Data records
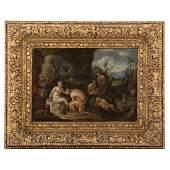 Flemish School, 17th c. Diana and Actaeon, oil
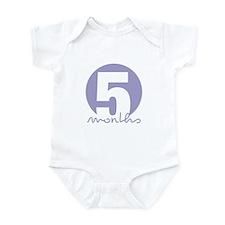 5 Month Identifier Infant Bodysuit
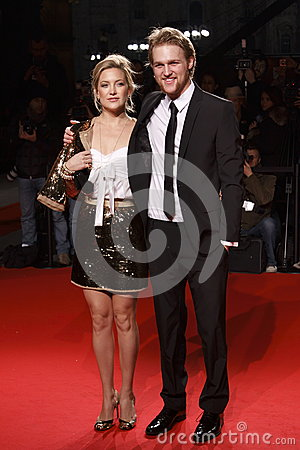 MILAN, ITALY - MARCH 02: Kate Hudson and Wyatt Russell attend the Extreme Beauty In Vogue party at the Palazzina della Ragione dur Editorial Image
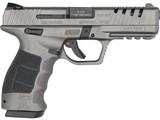 """SAR Arms SAR-9 X Platinum 9mm Luger 4.4"""" 17 Rds 19 Rds SAR9X"""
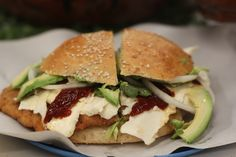 Cemita - how I would love to eat one after ages in Germany -  Can I find it here too?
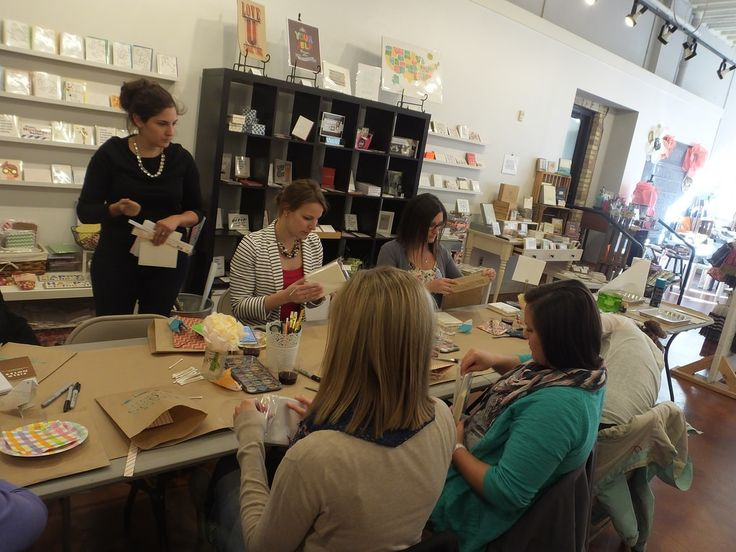 6.25 Paper Studio's May Day Class | Stationery Trends Magazine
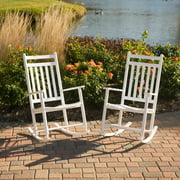 Dixie Seating Indoor/Outdoor Slat Rocking Chairs - White - Set of 2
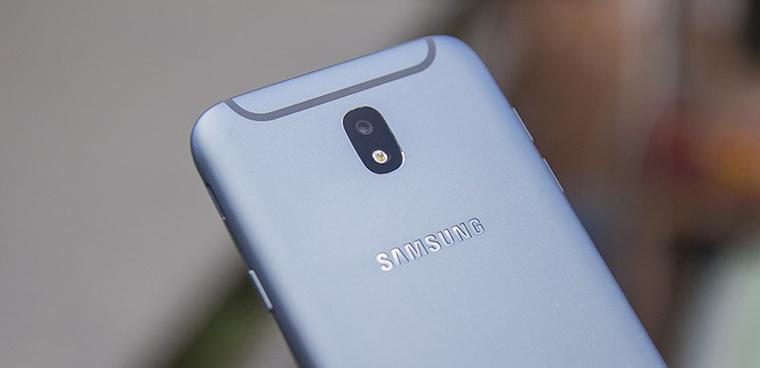 Samsung J7 Pro sẽ soán ngôi J7 Prime trong top bán smartphone chạy nhất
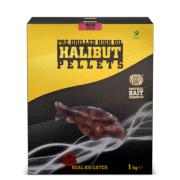 SBS HIGH OIL PRE-DRILLED HALIBUT PELLETS 14 mm 1 kg
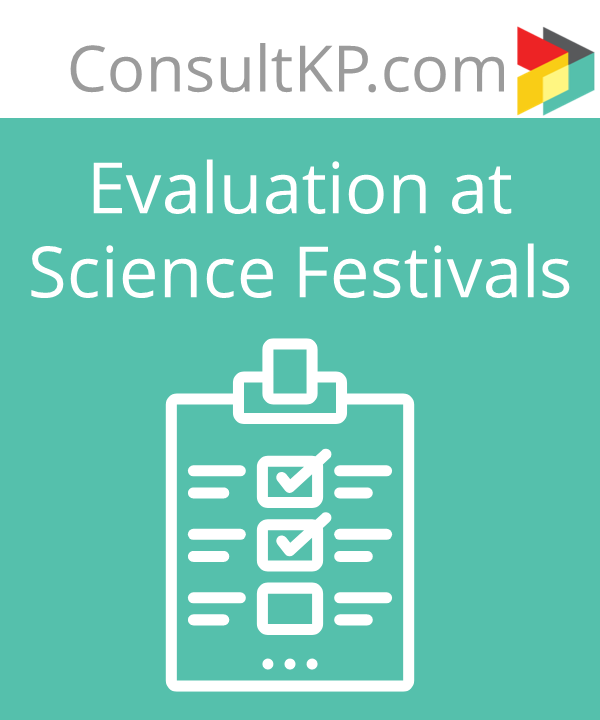 Evaluation use in Science Festivals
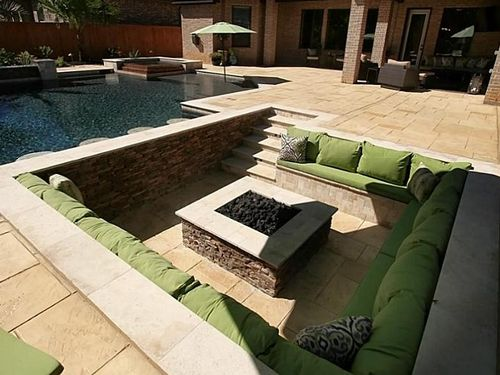 Sunken fire pit inspiration - Workshop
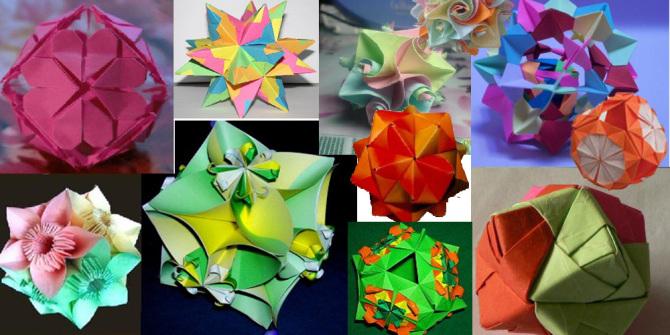 创意手工dry之纸艺篇-传统花球的制作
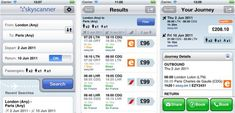 Skyscanner takes its flight search to mobile with first app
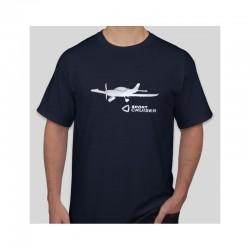 Tshirt Sport Cruiser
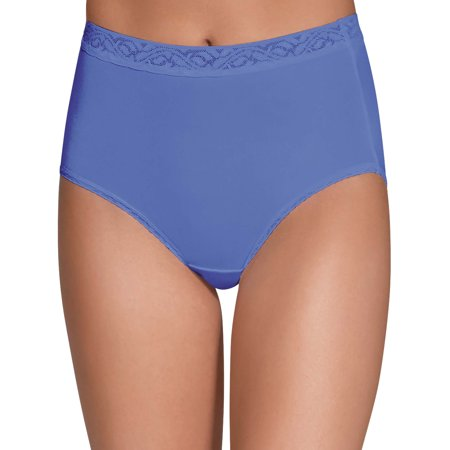 Women's Assorted Nylon Brief Panties - 6 (Nylon White Brief)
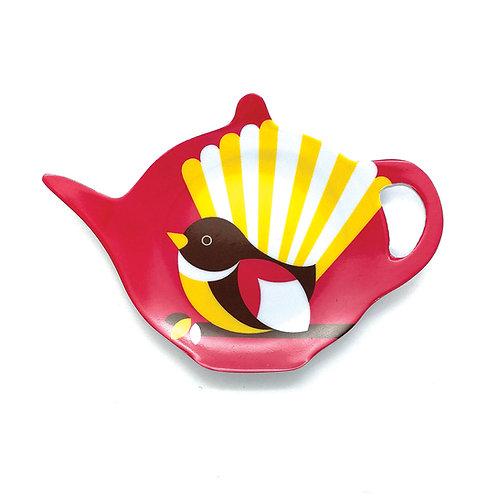Tea Bag Holder - Iconic Fantail
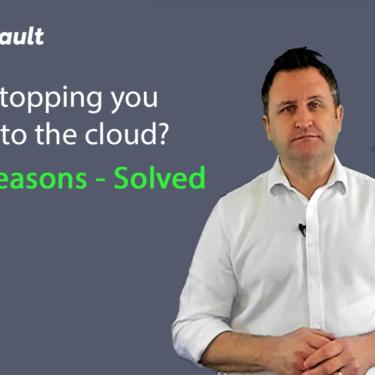 what's stopping you moving to the cloud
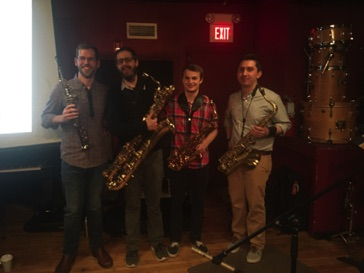 Art Made Audible sax quartet Andy Wilds, Sean Mix, Bennett Parsons, Morgan Smallwood at the Lilypad Dec 7, 2017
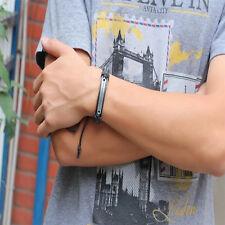 New Handmade Men Cuff Surfer Tribal Hemp braided Wrap Wrist Leather Bracelet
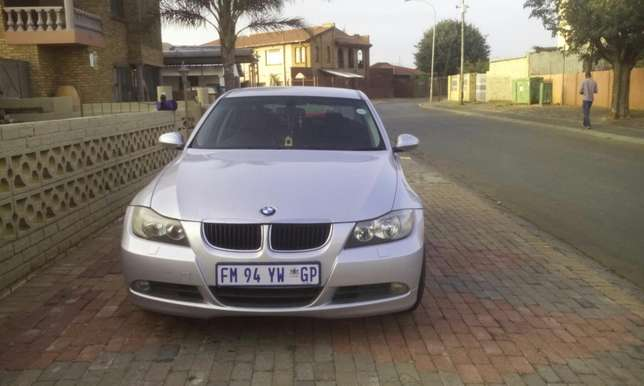 BMW for sale Lenasia - image 6
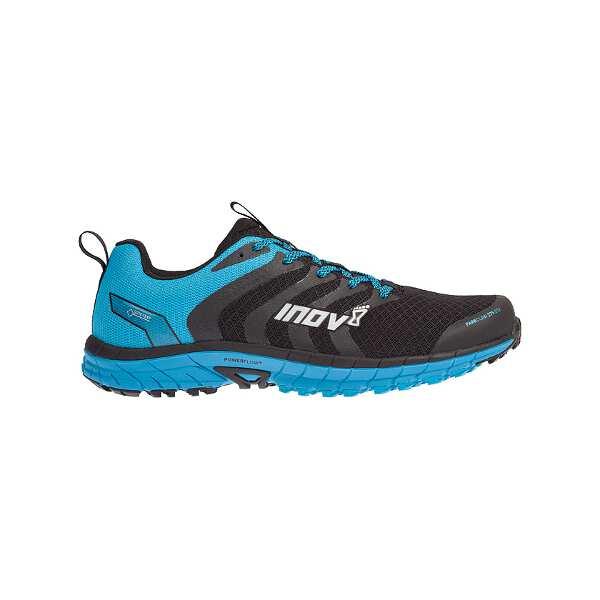 【イノベイト】 パーククロウ 275 GTX MS ゴアテックス [サイズ:26.0cm] [カラー:ブラック×ブルー] #NO2MIG07-BBL 【スポーツ・アウトドア:登山・トレッキング:靴・ブーツ】【INOV-8 PARKCLAW 275 GTX MS】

> _Problem_
Look above for the line with "Art Made Audible" and the line with "BMW for sale Lenasia - image 6", then copy exactly the lines from the first through the second, both kept, with no pictures.

> _Finished exercise_
 Art Made Audible sax quartet Andy Wilds, Sean Mix, Bennett Parsons, Morgan Smallwood at the Lilypad Dec 7, 2017
 New Handmade Men Cuff Surfer Tribal Hemp braided Wrap Wrist Leather Bracelet
 BMW for sale Lenasia - image 6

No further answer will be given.